The location and mechanisms responsible for the carbon sink in northern mid‑latitude lands are uncertain. The study estimates changes in living biomass storage in China from 1949 to 1998 using an improved forest biomass estimation method and a 50‑year national inventory. Between 1949 and 1980 Chinese forests emitted about 0.68 Pg C, but from the late 1970s to 1998 carbon storage rose from 4.38 to 4.75 Pg C (≈0.021 Pg C yr⁻¹), largely driven by forest expansion and regrowth, with afforestation sequestering 0.45 Pg C and increasing density from 15.3 to 31.1 Mg ha⁻¹ while natural forests lost 0.14 Pg C, indicating that forest management can offset industrial emissions.

Abstract

The location and mechanisms responsible for the carbon sink in northern mid-latitude lands are uncertain.
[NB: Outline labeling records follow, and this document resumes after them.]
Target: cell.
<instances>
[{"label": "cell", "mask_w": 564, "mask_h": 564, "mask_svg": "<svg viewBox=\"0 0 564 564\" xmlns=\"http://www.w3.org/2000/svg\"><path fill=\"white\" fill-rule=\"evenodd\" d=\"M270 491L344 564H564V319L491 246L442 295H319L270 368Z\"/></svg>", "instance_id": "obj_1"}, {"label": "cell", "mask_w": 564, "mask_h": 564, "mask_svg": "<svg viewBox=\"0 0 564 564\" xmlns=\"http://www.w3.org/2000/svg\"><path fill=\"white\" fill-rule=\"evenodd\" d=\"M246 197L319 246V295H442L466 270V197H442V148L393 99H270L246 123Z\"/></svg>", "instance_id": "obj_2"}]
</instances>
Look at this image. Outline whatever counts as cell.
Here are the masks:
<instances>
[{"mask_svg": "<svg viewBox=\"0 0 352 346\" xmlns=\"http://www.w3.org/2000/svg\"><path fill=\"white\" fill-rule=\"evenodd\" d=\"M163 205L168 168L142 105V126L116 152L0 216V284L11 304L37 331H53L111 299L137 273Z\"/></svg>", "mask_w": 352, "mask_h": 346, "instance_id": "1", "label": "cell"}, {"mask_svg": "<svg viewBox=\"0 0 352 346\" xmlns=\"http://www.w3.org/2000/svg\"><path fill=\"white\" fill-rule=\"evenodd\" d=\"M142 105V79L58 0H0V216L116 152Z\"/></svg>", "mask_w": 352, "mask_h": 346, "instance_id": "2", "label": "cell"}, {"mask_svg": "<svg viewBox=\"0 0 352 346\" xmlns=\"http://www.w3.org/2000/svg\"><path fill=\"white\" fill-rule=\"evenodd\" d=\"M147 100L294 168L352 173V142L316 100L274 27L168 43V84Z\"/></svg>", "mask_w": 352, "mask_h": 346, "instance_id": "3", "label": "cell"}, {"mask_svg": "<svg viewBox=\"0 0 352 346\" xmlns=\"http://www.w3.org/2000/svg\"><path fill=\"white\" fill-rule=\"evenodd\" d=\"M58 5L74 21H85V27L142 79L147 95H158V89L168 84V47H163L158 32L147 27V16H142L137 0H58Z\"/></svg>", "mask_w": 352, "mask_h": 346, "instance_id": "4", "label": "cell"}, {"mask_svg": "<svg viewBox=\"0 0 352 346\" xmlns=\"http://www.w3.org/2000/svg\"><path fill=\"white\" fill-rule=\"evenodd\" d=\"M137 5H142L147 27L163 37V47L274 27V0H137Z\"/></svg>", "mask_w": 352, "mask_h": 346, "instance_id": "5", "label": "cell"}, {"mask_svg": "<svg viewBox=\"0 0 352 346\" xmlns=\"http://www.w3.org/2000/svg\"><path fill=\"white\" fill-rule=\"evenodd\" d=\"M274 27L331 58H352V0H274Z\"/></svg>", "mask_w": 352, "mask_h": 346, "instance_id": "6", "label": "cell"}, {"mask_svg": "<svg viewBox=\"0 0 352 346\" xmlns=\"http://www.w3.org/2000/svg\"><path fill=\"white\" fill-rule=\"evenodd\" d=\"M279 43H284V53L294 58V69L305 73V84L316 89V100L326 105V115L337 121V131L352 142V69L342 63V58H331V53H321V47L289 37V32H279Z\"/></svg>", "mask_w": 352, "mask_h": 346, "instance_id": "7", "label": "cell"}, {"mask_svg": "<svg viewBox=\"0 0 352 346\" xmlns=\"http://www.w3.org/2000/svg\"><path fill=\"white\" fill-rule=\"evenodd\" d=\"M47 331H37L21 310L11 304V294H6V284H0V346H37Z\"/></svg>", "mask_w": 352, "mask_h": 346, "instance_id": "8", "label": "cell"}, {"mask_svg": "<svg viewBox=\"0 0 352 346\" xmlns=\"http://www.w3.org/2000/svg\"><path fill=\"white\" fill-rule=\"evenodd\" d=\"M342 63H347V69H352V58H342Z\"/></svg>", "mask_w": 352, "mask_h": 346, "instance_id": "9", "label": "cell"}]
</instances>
Here, we used an improved estimation method of forest biomass and a 50-year national forest resource inventory in China to estimate changes in the storage of living biomass between 1949 and 1998. Our results suggest that Chinese forests released about 0.68 petagram of carbon between 1949 and 1980, for an annual emission rate of 0.022 petagram of carbon. Carbon storage increased significantly after the late 1970s from 4.38 to 4.75 petagram of carbon by 1998, for a mean accumulation rate of 0.021 petagram of carbon per year, mainly due to forest expansion and regrowth. Since the mid-1970s, planted forests (afforestation and reforestation) have sequestered 0.45 petagram of carbon, and their average carbon density increased from 15.3 to 31.1 megagrams per hectare, while natural forests have lost an additional 0.14 petagram of carbon, suggesting that carbon sequestration through forest management practices addressed in the Kyoto Protocol could help offset industrial carbon dioxide emissions.